A federal appeals court has rejected President-elect Trump’s attempt to overturn a 2023 jury verdict that found him liable for sexually abusing writer E. Jean Carroll, and then defaming her as Trump repeatedly denied the accusations. At the time, a jury awarded Carroll $5 million in compensatory and punitive damages. Carroll accused Trump of raping her in the dressing room of a Bergdorf Goodman department store in Manhattan in the mid-1990s. Trump has continued his attacks on Carroll, recently reposting a photo of Carroll on his Truth Social platform with the caption, “Should a woman go to jail for falsely accusing a man of rape?”

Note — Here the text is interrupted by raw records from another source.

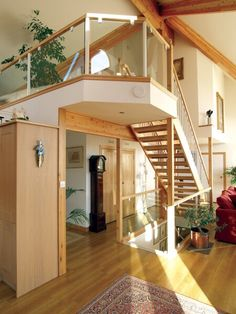 Contemporary railings with clear glass insets.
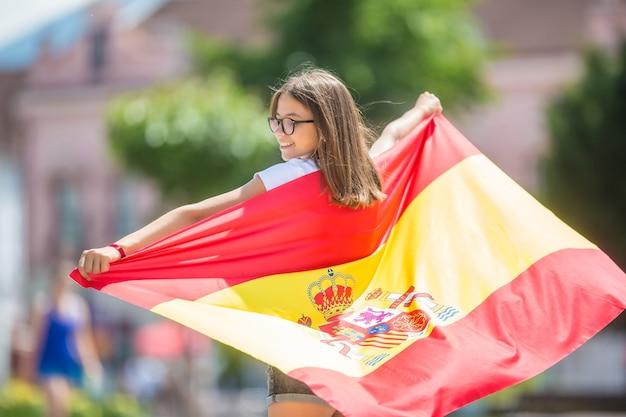 Turista felice della ragazza che cammina nella via con la bandiera spagnola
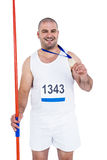 Athlete with olympic gold medal holding javelin Stock Images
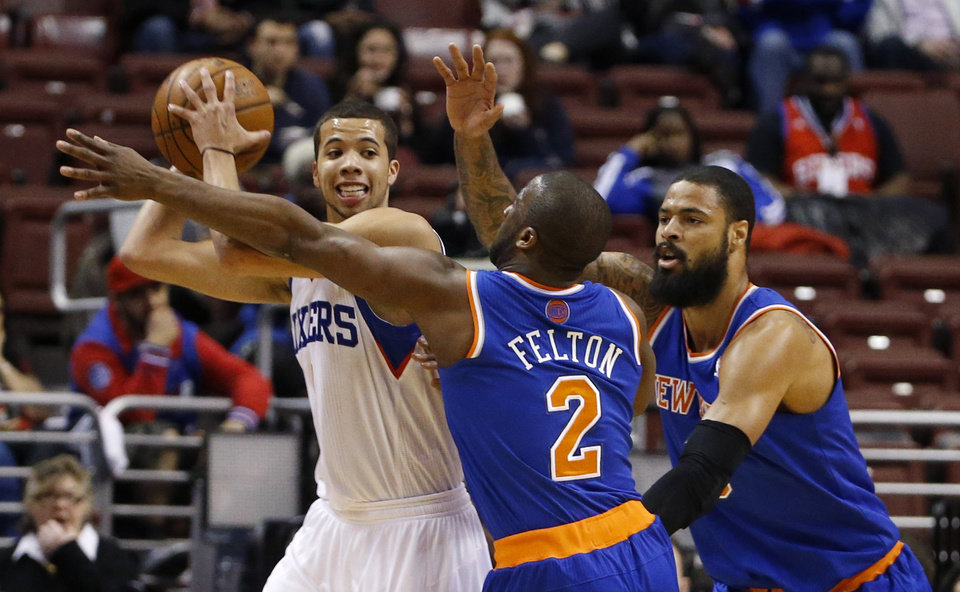 Photo - Philadelphia 76ers' Michael Carter-Williams, left, tries to keep the ball away from New York Knicks' Raymond Felton, center, and Tyson Chandler during the first half of an NBA basketball game, Friday, March 21, 2014, in Philadelphia. (AP Photo/Matt Slocum)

Afghanistan’s Taliban leaders have announced the closure of all national and international NGOs that currently employ women. The latest crackdown comes two years after Taliban officials issued a rule that banned Afghan women from working at NGOs, including humanitarian relief agencies, under the threat of losing their license. This also comes as the Taliban has prohibited the construction of new residential buildings with windows that overlook areas where women might be seen sitting or standing. Taliban officials also said existing windows with such views should be blocked. A Taliban government spokesperson said in a statement, “Seeing women working in kitchens, in courtyards or collecting water from wells can lead to obscene acts.”
Press freedom groups are demanding that Iran release Italian journalist Cecilia Sala, who was arrested in Tehran on December 19 and has since been held in solitary confinement inside Tehran’s Evin Prison. Sala, who works for the newspaper Il Foglio and an Italian podcast company, had entered Iran on a regular journalist visa. Just days before her arrest, she filed this report from Tehran.
Cecilia Sala: “I have returned to Iran, the place I most wanted to come back to. Since the last time I was here, many things have changed. One is that hundreds of thousands of women no longer wear the veil, or at least not in the way the law dictates, and they are not afraid of a foreigner like me taking their picture or of the Chinese-made smart cameras scattered throughout the city scanning their faces and sending alerts to the police.”
Iranian authorities have for the first time confirmed the arrest of Cecilia Sala, amid signs they may be angling for a prisoner swap. A day before Sala’s arrest, police in Italy detained a 38-year-old Iranian man accused of working with Iran’s Revolutionary Guards, for possible extradition to the United States.